Exercise goal
Write out a passage from the spec review below word for word, beginning at the words "There are also" and stopping after "output, negative trigger)".

Extract to read
***

QA Spec Review — Skills Overhaul Implementation Spec¶

Reviewer: Quinn (Lead QA Engineer, Vivere Vitalis) Date: 2026-03-20 Spec Reviewed: IMPLEMENTATION_SPEC.md (Author: Forge) Review Type: Pre-build spec quality gate

Executive Summary¶

The spec is well-structured and covers most ground, but has 3 blocking issues that must be resolved before Melody touches a file: 1. intelligence-suite is entirely absent despite explicit brief callout 2. C3 (skill-creator) conflicts with the existing system-level skill at /opt/homebrew/lib/node_modules/openclaw/ 3. C1 AC11 creates a circular dependency with C3

There are also 4 significant (non-blocking) issues and a collection of minor edge case gaps. Overall verdict: FAIL — spec requires revision on blocking items before build begins.

Item-by-Item Review¶

M1 — cost-estimation¶

Verdict: PASS WITH NOTES

✅ Completeness: All brief items present (move registry, add estimate.py, example output, negative trigger)
✅ Acceptance criteria: All 7 ACs are independently testable
✅ Frontmatter: Description well under 1024 chars, has WHAT + WHEN + negative trigger
✅ Feasibility: Python script spec is realistic and well-scoped

⚠️ Note — Edge case: negative token counts. The script spec has no handling for --input-tokens -1000. Should add input validation that rejects negative values with exit 1 and a clear message.

⚠️ Note — AC1 wording ambiguity. AC1 says "contains the same pricing data as the source file." Melody has no way to verify this programmatically unless she diffs the files. Suggest revising AC1 to: "File exists, is non-empty, and diff with source file shows no content changes."

***

Records from a data collection

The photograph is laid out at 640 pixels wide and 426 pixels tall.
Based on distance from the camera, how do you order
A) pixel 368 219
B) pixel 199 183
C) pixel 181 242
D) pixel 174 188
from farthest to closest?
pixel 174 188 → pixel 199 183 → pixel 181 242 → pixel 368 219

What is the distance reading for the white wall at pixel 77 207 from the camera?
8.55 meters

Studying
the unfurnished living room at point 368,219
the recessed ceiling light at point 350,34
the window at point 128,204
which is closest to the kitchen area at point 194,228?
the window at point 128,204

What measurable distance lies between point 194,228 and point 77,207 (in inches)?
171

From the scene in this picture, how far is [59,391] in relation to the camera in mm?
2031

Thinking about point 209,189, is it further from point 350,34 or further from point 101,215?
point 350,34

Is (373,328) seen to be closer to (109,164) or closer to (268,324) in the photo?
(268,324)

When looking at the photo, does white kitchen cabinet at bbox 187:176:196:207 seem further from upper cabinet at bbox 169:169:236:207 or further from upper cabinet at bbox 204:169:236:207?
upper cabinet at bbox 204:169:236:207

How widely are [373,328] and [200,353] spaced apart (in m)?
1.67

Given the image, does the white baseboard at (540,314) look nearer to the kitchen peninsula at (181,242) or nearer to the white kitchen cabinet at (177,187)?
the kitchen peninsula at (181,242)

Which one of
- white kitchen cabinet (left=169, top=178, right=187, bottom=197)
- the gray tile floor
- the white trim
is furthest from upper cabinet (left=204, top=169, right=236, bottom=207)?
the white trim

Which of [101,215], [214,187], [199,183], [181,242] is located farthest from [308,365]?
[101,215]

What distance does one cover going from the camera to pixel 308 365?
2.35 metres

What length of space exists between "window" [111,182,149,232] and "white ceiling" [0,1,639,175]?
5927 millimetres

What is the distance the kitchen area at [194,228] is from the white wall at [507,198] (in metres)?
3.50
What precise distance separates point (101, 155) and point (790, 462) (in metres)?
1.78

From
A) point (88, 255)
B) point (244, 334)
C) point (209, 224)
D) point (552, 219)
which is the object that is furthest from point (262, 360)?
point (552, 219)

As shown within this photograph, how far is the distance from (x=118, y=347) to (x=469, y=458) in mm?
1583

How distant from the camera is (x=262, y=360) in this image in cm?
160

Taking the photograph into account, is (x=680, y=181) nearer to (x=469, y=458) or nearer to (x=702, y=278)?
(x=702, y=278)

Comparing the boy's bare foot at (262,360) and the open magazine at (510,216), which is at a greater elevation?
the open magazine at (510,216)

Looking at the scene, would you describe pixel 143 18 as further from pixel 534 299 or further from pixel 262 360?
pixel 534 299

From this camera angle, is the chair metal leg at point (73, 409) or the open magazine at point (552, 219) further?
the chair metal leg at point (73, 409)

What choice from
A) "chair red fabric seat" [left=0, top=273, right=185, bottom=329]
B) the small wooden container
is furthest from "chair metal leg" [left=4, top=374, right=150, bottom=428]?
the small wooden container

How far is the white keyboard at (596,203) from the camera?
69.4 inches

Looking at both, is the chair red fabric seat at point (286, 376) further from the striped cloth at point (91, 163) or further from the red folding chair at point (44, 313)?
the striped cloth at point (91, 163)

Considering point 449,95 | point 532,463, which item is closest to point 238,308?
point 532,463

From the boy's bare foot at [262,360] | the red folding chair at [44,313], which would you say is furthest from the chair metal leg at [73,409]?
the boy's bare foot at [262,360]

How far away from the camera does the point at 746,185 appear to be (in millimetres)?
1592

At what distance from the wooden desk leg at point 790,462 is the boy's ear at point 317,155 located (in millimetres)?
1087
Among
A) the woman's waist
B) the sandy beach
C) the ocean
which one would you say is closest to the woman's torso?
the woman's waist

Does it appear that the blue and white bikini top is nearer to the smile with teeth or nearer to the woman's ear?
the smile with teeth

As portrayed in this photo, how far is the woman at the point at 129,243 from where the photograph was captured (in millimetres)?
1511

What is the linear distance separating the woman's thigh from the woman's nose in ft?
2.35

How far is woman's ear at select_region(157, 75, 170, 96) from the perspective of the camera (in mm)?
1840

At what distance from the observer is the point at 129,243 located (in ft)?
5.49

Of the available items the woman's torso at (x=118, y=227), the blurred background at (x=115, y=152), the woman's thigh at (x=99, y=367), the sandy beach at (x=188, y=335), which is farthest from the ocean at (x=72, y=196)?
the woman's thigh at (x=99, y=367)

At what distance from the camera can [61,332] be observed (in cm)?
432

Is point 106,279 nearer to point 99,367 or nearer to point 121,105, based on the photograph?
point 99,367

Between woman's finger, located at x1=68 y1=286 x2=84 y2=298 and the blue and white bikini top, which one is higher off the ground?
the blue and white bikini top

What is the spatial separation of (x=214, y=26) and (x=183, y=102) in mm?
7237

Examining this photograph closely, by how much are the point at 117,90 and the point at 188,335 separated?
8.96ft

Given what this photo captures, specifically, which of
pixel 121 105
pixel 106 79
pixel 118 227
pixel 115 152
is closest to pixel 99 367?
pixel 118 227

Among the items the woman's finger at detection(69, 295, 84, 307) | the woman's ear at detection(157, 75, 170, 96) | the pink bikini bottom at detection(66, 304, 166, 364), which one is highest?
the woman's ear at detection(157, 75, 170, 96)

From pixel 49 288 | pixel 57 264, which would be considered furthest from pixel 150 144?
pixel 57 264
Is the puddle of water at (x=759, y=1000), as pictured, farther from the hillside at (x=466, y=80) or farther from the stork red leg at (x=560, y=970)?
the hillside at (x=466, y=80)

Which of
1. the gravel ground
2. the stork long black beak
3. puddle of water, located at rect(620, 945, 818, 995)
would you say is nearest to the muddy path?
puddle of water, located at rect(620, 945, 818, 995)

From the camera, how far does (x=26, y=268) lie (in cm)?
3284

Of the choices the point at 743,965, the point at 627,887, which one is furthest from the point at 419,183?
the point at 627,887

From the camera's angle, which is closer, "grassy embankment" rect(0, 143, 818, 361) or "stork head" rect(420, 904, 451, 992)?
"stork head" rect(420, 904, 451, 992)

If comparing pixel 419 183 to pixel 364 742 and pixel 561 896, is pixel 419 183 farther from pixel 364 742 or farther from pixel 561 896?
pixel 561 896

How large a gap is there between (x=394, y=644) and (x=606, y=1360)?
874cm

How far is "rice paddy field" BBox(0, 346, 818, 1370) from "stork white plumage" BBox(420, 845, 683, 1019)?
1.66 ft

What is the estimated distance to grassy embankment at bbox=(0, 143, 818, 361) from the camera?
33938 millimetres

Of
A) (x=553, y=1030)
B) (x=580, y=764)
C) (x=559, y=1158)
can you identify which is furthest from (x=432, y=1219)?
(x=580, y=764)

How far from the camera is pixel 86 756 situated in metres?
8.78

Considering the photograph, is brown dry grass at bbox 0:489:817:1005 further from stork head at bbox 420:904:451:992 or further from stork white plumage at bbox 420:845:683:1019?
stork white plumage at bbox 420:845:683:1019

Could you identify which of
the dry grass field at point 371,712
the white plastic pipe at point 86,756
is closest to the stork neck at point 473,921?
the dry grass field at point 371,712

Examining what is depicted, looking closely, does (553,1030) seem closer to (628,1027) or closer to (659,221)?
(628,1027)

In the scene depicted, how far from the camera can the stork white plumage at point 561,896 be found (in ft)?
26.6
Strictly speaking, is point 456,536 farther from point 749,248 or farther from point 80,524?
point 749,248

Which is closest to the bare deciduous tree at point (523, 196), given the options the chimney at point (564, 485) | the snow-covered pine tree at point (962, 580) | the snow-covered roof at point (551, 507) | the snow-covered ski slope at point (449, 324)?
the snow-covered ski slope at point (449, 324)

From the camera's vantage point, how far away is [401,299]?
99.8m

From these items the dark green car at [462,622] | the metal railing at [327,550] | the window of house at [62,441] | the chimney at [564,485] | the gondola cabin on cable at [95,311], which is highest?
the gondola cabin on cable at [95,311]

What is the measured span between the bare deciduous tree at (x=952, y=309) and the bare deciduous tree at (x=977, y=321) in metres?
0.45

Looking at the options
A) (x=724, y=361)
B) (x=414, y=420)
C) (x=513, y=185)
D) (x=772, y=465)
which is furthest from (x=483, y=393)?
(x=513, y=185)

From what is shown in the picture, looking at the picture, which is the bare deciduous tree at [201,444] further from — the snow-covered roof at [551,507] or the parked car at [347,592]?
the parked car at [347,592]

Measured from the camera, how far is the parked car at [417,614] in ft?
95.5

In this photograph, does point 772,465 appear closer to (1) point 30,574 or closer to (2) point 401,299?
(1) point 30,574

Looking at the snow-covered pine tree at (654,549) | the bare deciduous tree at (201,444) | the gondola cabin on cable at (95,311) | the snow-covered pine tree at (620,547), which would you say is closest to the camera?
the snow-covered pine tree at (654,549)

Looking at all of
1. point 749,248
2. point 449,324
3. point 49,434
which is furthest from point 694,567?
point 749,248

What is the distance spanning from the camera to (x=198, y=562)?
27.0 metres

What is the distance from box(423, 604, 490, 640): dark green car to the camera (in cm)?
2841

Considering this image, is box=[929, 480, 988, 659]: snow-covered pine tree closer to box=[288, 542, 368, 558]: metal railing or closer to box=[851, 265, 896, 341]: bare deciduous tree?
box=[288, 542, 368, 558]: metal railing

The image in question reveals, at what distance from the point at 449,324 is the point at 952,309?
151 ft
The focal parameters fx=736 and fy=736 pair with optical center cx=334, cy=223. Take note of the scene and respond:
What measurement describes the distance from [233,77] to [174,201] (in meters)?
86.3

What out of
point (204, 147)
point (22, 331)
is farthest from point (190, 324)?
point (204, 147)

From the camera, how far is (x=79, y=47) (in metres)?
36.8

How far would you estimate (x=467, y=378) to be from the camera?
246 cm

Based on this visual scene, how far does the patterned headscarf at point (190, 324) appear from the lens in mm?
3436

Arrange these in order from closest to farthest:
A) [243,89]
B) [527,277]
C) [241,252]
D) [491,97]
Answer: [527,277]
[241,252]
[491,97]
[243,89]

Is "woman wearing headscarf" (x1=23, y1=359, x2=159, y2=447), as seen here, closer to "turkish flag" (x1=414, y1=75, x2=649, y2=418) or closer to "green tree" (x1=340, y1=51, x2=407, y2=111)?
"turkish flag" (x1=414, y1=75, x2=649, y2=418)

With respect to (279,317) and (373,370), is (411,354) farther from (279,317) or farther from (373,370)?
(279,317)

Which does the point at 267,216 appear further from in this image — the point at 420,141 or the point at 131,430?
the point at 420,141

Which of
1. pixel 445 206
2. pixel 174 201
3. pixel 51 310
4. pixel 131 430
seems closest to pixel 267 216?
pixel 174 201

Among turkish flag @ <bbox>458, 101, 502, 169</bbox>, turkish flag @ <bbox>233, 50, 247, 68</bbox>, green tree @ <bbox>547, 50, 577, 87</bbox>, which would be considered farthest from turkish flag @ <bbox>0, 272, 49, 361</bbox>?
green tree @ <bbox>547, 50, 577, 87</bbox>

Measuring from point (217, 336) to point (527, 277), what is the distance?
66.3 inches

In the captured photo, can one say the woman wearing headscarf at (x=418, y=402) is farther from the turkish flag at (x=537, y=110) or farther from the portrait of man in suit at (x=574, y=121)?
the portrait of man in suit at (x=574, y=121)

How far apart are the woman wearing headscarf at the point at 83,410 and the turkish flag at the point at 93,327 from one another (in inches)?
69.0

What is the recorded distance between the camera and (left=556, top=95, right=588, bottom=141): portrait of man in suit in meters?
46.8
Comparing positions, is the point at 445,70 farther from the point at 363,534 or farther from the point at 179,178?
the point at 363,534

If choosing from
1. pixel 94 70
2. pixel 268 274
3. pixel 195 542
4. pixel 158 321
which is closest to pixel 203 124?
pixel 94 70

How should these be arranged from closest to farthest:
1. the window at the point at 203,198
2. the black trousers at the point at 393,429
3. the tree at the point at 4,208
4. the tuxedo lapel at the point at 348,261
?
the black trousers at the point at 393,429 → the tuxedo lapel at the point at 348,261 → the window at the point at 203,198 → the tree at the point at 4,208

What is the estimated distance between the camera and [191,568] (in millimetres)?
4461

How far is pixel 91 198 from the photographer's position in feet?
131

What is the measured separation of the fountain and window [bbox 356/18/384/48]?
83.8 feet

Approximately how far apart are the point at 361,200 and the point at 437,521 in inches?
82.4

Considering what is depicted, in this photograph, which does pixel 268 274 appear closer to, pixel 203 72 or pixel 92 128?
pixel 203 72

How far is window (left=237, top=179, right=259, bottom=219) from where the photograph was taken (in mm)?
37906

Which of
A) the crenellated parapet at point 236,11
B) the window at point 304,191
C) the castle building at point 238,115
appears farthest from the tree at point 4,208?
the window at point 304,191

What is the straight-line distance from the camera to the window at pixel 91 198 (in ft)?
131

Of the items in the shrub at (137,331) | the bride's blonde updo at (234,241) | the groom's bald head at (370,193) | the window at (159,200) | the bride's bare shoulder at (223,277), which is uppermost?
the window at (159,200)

***

Output below
There are also 4 significant (non-blocking) issues and a collection of minor edge case gaps. Overall verdict: FAIL — spec requires revision on blocking items before build begins.

Item-by-Item Review¶

M1 — cost-estimation¶

Verdict: PASS WITH NOTES

✅ Completeness: All brief items present (move registry, add estimate.py, example output, negative trigger)